Gravitational wave (GW) detector LISA will observe near-coalescence extreme mass ratio inspirals (EMRIs), which typically form in galactic central accretion disks. Gas torques on EMRI will alter its GW-driven inspiral trajectory from the vacuum expectation, leading to potentially LISA-observable GW dephasing ($\Delta\psi_{\rm gas}$). Most studies compute $\Delta\psi_{\rm gas}$ for a thin, laminar disk, with negligible flow turbulence, where the disk exerts a fairly well-understood linear torque ($T_{\rm lin}$). However, these disks must be turbulent due to magneto-rotational instability in the inner regions. Hence, we present a proof-of-concept general, agnostic prescription for the turbulent torque ($T_{\rm turb}$) acting on an EMRI by modeling it as a Gaussian distribution around $T_{\rm lin}$, based on recent advances from a global hydrodynamical (HD) study. We compute $\Delta\psi_{\rm gas}$ for the ``golden'' circular EMRI with total source mass $M=10^6~{\rm M}_\odot$ and mass ratio $q=5\times10^{-5}$ in its final four-year evolution at redshift $z=0.276$ and signal-to-noise ratio (SNR) $=50$ by varying Eddington ratio ${\rm f}_{\rm Edd}$, turbulence normalization $C$ ($=~360$ in the aforementioned HD study), disk aspect ratio $h_0$, and turbo-viscous coefficient $\alpha$ in a reasonable parameters space.

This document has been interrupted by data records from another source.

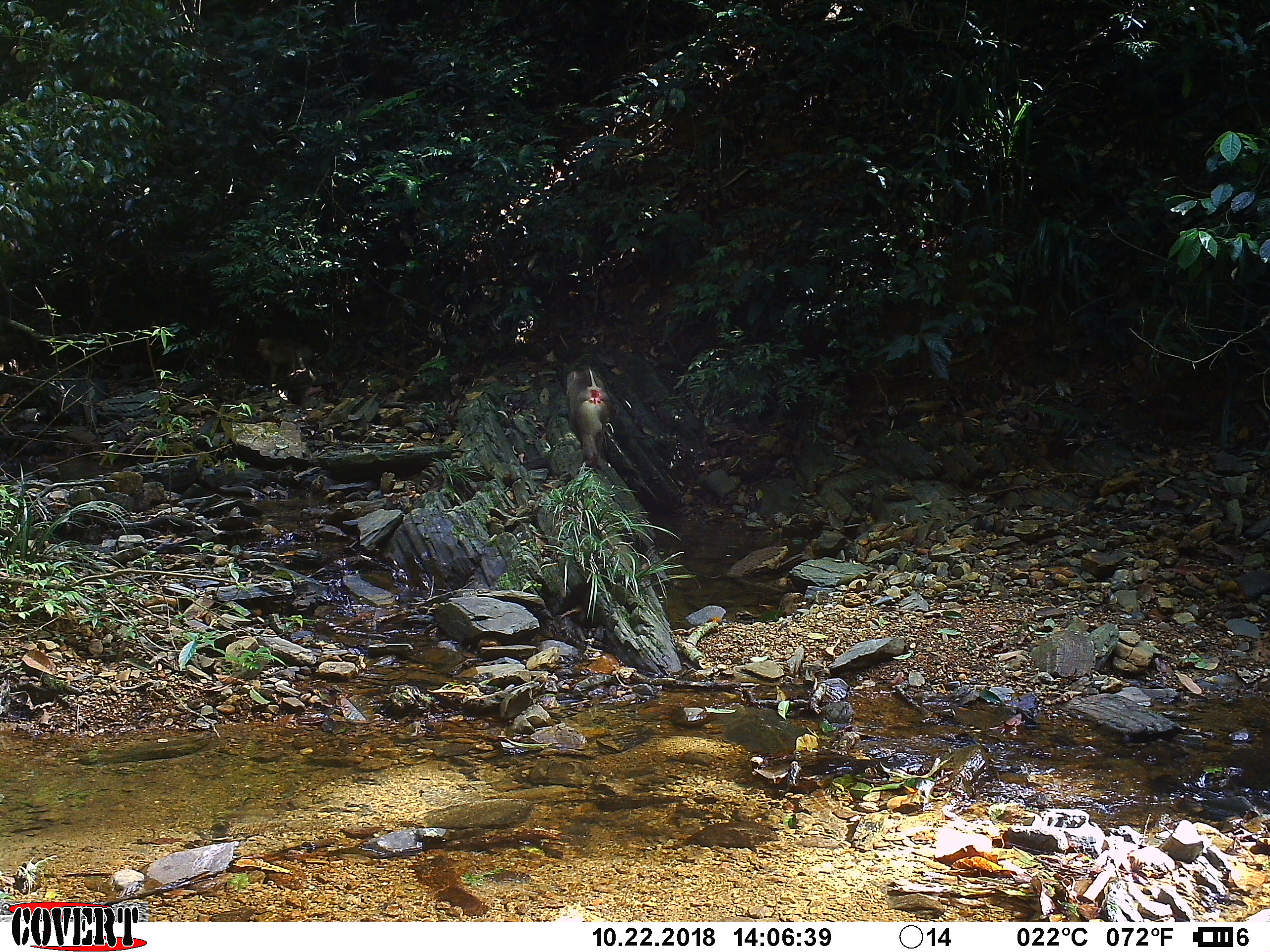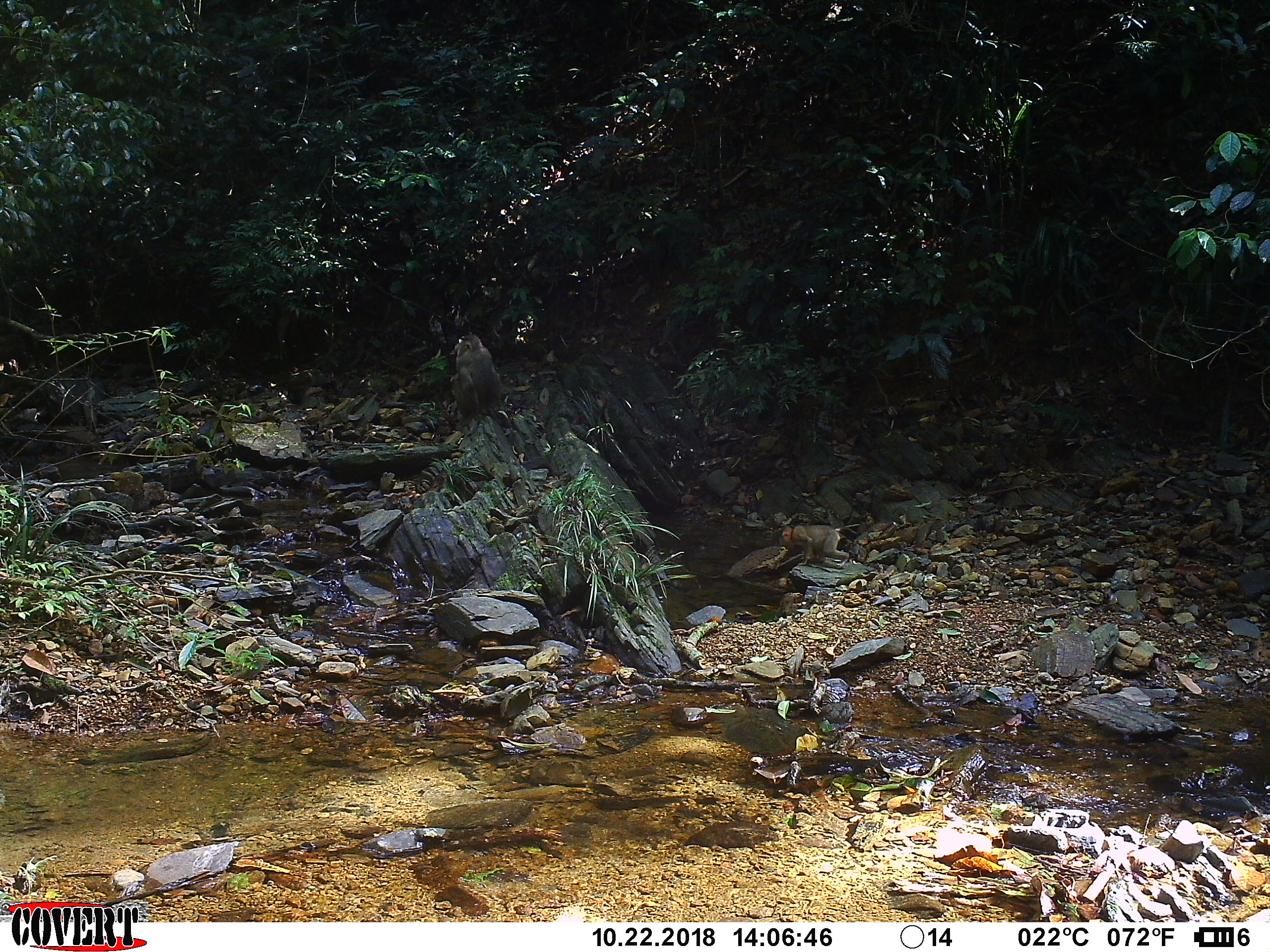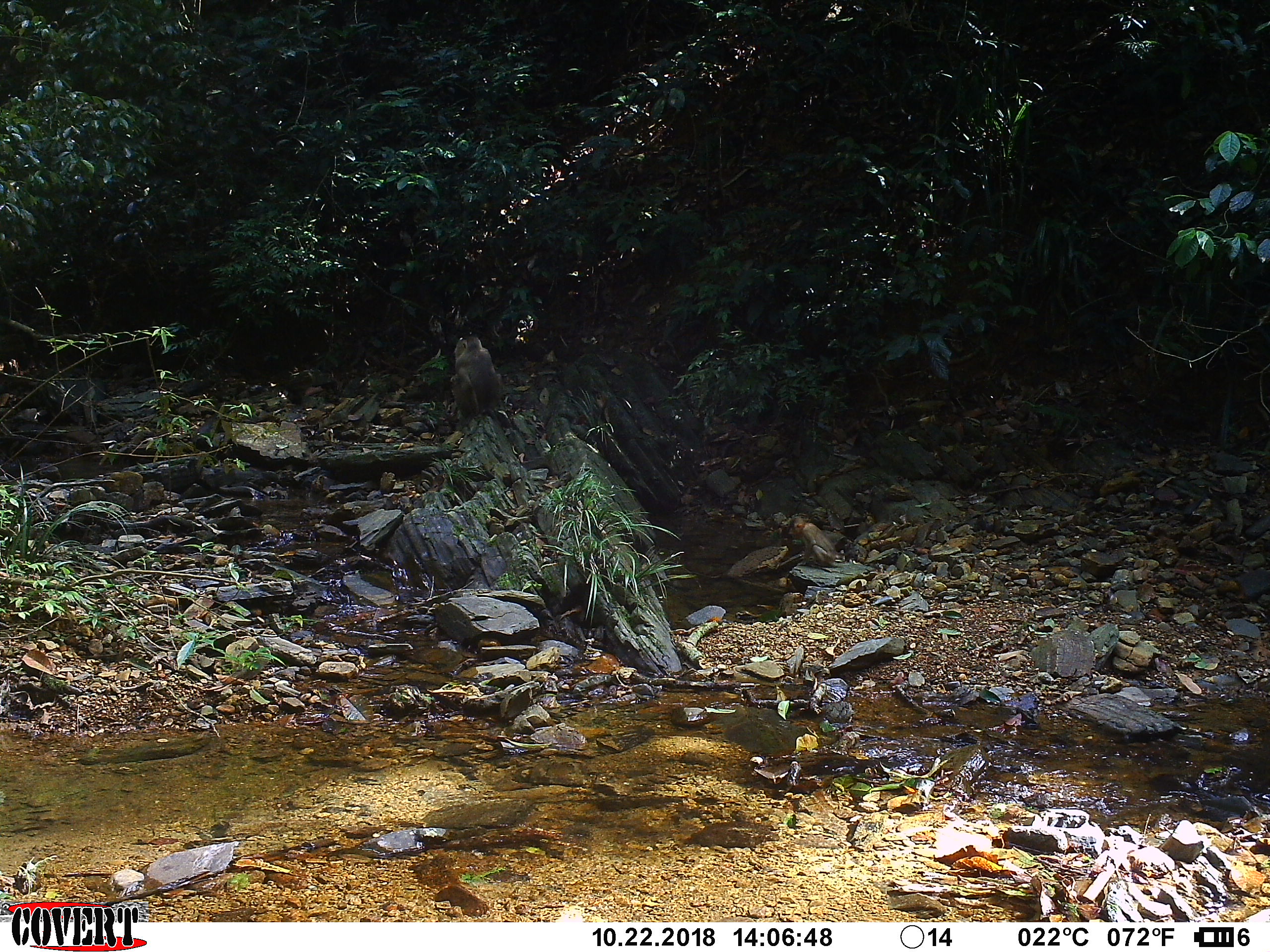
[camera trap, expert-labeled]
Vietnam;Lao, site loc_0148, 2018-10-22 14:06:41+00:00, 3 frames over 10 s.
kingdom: Animalia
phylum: Chordata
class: Mammalia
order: Primates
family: Cercopithecidae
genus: Macaca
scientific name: Macaca nemestrina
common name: pig-tailed macaque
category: pig tailed macaque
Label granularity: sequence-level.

We find that for ${\rm f}_{\rm Edd}\gtrsim0.3$, $C\gtrsim300$, $h_0\gtrsim0.03$, and $\alpha\gtrsim0.1$, gas-induced dephasings are unobservable if only considering $T_{\rm lin}$ but could become detectable ($\Delta\psi_{\rm gas}>8/$SNR) if EMRIs exhibit chaotic migration due to turbulent gas flow. Hence, this work motivates running MHD simulations of accretion disks with embedded LISA EMRIs in the early in-spiral phase over long enough timescales to understand the evolution of their orbital elements and the imprint of the turbulent environment on their gravitational waveforms.